**Records contained in a dataset:**
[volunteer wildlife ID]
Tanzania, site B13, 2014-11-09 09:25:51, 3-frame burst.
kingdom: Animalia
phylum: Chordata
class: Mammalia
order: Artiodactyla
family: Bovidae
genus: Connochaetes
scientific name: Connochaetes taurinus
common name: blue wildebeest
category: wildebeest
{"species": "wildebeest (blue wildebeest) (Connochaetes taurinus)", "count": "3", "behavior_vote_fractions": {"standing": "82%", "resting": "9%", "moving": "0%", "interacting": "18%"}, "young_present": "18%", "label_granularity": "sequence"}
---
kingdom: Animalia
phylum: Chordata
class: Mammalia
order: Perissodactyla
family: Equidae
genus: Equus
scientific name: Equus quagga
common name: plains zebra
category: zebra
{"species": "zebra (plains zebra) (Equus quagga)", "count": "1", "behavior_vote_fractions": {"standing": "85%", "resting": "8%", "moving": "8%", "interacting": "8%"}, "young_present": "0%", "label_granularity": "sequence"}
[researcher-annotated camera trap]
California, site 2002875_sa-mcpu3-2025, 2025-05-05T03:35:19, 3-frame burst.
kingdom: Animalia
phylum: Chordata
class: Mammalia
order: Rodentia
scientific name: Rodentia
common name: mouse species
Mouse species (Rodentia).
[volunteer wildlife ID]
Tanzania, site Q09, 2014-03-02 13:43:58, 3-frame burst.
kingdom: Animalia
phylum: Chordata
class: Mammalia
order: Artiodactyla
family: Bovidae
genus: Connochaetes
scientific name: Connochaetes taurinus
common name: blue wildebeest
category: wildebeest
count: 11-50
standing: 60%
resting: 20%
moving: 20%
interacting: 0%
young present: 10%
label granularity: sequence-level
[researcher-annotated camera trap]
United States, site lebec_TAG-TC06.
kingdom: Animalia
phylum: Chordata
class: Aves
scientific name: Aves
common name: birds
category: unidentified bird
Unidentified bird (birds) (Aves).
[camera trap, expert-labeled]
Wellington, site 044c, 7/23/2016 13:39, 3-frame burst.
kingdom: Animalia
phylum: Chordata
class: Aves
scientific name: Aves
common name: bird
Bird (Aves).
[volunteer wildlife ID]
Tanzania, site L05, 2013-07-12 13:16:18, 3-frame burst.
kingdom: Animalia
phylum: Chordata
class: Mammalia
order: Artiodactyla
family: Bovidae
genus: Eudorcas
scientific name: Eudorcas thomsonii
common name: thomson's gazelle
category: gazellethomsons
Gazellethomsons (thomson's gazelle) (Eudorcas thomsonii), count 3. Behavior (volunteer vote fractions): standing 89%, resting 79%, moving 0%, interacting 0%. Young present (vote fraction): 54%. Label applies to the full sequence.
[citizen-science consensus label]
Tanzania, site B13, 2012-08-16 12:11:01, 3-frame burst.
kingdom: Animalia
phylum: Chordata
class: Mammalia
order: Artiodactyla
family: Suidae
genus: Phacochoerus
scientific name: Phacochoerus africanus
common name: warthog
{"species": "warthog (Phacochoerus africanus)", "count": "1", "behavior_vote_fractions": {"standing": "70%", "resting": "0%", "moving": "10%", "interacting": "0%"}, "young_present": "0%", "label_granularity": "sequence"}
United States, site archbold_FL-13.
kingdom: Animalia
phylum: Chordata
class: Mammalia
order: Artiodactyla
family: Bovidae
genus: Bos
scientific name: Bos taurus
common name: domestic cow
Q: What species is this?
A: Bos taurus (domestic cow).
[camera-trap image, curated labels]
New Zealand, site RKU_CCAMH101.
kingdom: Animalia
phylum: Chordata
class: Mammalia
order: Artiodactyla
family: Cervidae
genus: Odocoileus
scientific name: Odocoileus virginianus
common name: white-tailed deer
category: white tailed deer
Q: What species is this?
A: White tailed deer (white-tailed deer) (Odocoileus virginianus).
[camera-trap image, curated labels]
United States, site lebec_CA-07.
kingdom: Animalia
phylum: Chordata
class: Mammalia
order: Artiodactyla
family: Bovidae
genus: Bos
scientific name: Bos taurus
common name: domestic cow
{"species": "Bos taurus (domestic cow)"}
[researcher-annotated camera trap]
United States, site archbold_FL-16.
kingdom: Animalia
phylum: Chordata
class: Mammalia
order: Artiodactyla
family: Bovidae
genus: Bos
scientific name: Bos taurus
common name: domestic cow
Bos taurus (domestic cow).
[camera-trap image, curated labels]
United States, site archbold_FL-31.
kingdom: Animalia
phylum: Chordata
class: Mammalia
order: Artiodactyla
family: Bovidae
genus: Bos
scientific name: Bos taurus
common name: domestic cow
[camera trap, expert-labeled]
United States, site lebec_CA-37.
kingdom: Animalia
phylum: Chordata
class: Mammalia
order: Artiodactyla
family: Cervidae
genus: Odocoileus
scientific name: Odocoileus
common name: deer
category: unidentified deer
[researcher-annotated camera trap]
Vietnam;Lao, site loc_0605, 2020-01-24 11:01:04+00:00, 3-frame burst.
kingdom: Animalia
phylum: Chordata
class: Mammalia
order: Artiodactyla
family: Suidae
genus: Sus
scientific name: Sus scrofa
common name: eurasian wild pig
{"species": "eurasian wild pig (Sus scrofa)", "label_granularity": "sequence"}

**Work order:**
Reproduce the entries above exactly, but only the lines between the line holding "Wellington, site 044c, 7/23/2016" and the line holding "common name: warthog", inclusive.

**Task result:**
Wellington, site 044c, 7/23/2016 13:39, 3-frame burst.
kingdom: Animalia
phylum: Chordata
class: Aves
scientific name: Aves
common name: bird
Bird (Aves).
[volunteer wildlife ID]
Tanzania, site L05, 2013-07-12 13:16:18, 3-frame burst.
kingdom: Animalia
phylum: Chordata
class: Mammalia
order: Artiodactyla
family: Bovidae
genus: Eudorcas
scientific name: Eudorcas thomsonii
common name: thomson's gazelle
category: gazellethomsons
Gazellethomsons (thomson's gazelle) (Eudorcas thomsonii), count 3. Behavior (volunteer vote fractions): standing 89%, resting 79%, moving 0%, interacting 0%. Young present (vote fraction): 54%. Label applies to the full sequence.
[citizen-science consensus label]
Tanzania, site B13, 2012-08-16 12:11:01, 3-frame burst.
kingdom: Animalia
phylum: Chordata
class: Mammalia
order: Artiodactyla
family: Suidae
genus: Phacochoerus
scientific name: Phacochoerus africanus
common name: warthog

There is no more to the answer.